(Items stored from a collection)
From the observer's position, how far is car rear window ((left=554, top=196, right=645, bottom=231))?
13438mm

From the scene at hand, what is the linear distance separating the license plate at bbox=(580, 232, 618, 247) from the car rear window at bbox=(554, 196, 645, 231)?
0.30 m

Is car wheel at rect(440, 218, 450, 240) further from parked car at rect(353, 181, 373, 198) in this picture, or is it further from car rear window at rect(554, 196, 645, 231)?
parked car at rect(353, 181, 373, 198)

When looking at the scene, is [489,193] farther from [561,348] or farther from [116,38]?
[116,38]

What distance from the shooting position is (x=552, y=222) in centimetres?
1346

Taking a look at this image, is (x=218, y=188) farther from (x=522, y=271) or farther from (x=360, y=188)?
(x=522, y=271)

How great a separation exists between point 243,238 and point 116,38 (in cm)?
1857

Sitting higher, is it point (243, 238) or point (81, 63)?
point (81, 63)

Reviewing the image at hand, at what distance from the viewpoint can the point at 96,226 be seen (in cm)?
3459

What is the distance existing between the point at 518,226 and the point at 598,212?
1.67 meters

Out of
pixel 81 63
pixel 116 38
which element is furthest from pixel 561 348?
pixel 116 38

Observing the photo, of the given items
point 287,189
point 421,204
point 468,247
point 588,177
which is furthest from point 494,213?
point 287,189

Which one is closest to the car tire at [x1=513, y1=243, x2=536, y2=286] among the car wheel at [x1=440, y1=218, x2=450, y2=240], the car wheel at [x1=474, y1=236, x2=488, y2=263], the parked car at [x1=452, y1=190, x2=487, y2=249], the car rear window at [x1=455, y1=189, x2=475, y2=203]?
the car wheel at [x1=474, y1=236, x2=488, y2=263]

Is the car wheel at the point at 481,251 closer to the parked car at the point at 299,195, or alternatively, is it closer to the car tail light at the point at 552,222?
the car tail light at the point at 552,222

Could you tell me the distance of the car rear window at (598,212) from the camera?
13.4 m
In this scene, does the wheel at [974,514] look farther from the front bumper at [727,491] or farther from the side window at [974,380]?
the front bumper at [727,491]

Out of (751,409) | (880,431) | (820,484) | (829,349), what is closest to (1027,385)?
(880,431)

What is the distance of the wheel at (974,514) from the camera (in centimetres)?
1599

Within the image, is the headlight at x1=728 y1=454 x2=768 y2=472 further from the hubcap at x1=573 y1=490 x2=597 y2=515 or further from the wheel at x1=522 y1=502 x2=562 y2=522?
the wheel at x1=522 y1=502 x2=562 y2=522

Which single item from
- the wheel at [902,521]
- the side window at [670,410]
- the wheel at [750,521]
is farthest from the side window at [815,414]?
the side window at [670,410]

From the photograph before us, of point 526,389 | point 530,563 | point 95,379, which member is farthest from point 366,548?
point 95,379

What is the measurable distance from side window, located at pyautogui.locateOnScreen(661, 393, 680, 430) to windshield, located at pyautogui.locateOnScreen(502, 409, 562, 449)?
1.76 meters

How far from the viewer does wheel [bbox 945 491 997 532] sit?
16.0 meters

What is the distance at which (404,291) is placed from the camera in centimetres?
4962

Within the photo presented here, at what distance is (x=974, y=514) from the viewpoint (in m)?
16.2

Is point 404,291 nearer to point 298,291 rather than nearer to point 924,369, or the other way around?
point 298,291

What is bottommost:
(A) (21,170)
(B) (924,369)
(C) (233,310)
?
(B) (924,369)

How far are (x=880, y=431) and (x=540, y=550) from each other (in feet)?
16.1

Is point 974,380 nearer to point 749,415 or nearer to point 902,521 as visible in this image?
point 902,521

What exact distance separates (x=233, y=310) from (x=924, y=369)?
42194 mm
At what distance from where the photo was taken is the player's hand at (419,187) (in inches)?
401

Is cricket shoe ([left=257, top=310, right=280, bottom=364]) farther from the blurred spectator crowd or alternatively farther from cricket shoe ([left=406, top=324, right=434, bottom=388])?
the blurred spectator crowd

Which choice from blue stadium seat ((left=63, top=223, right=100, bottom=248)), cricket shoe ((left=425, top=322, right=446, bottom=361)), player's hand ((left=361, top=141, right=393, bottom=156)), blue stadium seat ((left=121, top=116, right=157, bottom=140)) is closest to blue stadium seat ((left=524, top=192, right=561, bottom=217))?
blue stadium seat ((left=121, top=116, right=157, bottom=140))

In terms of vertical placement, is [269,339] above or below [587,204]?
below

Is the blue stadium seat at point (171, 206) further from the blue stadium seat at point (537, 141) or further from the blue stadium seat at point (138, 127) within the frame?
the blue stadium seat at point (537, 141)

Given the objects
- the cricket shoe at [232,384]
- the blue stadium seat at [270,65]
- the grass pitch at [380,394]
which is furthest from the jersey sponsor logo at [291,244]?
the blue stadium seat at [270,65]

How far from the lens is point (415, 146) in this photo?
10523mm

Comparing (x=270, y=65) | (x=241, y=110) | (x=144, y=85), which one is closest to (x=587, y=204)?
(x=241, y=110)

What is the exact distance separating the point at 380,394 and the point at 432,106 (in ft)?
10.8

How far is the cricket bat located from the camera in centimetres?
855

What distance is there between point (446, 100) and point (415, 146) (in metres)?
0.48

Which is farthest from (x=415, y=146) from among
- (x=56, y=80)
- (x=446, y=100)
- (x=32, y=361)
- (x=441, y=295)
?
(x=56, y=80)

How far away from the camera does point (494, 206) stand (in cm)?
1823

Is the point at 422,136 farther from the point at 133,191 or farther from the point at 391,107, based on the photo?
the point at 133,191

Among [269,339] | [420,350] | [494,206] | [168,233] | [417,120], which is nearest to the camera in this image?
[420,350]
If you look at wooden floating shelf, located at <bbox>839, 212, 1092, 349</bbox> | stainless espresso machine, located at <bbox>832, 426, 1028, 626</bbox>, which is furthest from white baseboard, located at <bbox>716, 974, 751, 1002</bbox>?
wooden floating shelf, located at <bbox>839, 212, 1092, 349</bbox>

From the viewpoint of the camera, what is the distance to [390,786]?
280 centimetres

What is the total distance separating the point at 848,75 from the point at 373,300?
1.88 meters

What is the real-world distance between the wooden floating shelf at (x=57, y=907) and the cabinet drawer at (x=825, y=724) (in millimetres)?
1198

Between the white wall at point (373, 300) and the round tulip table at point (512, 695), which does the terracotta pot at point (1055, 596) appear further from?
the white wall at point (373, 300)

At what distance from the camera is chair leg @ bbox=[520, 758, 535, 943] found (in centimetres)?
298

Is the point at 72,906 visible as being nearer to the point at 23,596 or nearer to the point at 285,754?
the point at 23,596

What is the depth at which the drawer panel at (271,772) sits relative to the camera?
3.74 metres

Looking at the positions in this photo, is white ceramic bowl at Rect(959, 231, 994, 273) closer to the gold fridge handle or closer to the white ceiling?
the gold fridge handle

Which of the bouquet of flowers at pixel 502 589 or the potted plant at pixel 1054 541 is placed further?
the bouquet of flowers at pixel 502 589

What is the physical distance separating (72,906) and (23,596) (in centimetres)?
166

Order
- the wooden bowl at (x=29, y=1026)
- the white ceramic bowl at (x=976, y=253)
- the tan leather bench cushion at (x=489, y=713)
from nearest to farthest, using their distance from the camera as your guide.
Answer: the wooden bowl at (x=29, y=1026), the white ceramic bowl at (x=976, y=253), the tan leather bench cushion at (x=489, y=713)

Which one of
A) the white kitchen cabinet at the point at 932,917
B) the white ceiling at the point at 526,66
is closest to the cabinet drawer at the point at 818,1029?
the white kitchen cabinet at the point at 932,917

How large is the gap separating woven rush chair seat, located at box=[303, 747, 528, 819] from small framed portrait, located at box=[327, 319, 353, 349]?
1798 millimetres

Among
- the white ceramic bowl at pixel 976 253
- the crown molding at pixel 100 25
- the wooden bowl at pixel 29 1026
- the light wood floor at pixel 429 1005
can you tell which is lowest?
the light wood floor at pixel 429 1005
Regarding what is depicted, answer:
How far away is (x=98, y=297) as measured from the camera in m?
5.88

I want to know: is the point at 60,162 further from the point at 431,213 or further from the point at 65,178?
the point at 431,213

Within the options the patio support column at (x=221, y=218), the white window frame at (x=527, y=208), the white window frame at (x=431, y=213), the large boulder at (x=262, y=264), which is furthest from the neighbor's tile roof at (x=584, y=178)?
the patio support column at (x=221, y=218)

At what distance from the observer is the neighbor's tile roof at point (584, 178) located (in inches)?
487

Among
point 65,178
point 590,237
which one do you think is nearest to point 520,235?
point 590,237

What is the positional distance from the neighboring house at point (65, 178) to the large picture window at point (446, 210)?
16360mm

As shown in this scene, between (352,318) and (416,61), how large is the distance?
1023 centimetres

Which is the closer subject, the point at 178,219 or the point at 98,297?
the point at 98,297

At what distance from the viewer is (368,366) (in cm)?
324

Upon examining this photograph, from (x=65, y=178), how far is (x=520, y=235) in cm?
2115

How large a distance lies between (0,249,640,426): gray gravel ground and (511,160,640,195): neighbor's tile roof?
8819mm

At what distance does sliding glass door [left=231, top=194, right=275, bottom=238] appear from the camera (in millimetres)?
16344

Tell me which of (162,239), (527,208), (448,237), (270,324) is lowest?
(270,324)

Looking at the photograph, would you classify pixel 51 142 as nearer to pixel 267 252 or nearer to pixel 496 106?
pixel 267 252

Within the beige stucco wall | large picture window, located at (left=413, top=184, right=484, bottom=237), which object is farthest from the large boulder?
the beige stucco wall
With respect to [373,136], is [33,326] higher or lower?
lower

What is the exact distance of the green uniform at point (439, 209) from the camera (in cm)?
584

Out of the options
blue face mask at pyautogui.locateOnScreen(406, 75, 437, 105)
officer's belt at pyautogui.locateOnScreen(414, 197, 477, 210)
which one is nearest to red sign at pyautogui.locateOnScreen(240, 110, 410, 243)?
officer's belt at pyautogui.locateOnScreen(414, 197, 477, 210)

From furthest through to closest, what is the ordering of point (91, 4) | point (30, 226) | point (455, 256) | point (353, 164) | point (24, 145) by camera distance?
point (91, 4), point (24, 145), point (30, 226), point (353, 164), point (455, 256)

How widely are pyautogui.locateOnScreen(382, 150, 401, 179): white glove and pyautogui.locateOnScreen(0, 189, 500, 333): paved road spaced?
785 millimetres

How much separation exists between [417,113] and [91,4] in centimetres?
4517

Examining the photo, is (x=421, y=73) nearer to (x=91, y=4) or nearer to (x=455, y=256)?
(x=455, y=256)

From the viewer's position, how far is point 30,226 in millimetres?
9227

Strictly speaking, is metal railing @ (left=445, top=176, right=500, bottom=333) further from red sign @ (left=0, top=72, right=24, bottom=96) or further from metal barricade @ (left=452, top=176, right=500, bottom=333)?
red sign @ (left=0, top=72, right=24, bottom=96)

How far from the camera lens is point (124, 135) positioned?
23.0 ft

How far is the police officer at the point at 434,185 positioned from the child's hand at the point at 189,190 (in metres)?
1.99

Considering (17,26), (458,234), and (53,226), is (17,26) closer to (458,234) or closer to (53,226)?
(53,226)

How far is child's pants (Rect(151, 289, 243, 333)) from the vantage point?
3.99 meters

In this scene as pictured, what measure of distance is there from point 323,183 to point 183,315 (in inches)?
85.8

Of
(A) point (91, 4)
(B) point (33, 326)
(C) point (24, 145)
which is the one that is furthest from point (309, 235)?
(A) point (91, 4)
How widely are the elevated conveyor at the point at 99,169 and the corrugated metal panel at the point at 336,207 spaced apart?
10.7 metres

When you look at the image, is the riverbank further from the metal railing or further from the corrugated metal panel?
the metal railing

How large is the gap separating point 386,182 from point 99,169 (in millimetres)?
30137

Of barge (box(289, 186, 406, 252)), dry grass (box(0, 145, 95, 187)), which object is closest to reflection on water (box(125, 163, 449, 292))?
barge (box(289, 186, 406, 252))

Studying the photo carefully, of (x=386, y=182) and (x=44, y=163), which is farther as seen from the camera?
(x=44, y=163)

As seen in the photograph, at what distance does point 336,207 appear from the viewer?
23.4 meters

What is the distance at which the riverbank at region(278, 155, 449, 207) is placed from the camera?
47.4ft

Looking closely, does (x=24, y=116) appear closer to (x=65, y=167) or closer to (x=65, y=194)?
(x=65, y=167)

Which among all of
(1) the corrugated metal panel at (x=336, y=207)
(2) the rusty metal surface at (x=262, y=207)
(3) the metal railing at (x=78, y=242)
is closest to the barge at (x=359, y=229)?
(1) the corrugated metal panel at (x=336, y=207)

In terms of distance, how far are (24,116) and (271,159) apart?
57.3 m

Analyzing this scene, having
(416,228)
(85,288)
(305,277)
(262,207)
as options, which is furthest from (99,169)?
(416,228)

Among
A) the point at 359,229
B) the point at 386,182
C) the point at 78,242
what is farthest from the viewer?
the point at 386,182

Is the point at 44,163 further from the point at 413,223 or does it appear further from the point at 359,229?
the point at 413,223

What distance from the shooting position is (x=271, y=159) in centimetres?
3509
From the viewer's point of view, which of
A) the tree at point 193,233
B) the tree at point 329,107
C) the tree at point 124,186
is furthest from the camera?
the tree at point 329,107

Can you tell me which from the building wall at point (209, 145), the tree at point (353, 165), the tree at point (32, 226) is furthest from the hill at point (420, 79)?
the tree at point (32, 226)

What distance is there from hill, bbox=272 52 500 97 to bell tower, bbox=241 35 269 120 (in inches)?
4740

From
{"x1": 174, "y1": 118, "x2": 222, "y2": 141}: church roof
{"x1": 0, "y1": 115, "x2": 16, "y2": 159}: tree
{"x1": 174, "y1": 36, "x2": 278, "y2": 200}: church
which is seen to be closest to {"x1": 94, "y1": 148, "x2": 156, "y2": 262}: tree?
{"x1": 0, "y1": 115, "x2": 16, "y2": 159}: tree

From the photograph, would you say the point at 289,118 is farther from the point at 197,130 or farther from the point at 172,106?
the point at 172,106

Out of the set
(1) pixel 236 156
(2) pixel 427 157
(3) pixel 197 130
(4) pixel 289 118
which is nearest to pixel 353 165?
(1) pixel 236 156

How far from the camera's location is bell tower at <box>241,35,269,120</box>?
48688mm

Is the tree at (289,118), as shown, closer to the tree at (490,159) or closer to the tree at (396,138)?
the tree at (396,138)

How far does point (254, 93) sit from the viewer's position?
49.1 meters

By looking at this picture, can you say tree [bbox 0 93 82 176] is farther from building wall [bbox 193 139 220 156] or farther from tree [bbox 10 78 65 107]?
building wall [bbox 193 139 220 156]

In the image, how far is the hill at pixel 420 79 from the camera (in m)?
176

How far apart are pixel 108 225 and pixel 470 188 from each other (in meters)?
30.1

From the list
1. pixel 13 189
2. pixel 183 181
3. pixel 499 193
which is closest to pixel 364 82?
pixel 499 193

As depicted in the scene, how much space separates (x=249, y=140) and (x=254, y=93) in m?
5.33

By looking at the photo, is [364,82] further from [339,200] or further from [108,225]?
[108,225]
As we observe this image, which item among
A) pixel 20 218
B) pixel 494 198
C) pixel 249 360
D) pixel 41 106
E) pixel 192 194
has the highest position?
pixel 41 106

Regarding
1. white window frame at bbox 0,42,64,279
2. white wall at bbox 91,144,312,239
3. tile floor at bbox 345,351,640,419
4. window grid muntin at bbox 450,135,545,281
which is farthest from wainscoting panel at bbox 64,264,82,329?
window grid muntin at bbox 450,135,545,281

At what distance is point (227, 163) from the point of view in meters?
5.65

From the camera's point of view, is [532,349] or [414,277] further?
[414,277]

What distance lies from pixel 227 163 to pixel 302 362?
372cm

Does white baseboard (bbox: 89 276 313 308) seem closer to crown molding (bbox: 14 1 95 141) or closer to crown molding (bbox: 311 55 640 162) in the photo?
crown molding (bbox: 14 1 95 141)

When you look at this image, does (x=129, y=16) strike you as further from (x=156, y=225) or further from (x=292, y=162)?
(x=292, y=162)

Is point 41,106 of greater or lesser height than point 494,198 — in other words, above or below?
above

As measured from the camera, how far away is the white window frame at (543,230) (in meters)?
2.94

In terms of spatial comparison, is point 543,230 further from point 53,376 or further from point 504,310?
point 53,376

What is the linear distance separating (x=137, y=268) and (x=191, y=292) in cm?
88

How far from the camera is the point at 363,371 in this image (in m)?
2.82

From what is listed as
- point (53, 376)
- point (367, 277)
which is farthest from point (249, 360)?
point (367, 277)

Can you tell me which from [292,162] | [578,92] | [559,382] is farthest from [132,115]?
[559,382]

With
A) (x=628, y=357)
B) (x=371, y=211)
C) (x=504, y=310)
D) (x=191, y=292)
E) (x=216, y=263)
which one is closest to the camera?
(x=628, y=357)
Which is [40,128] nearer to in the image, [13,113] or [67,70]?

▸ **The exercise**
Duplicate, word for word, everything in the entries above from the line containing "From furthest through" down to the line containing "point (91, 4), point", including both of those lines.

▸ **Written answer**
From furthest through to closest, what is the ordering of point (91, 4) | point (30, 226) | point (455, 256) | point (353, 164) | point (24, 145) by camera distance?
point (91, 4), point (24, 145), point (30, 226), point (353, 164), point (455, 256)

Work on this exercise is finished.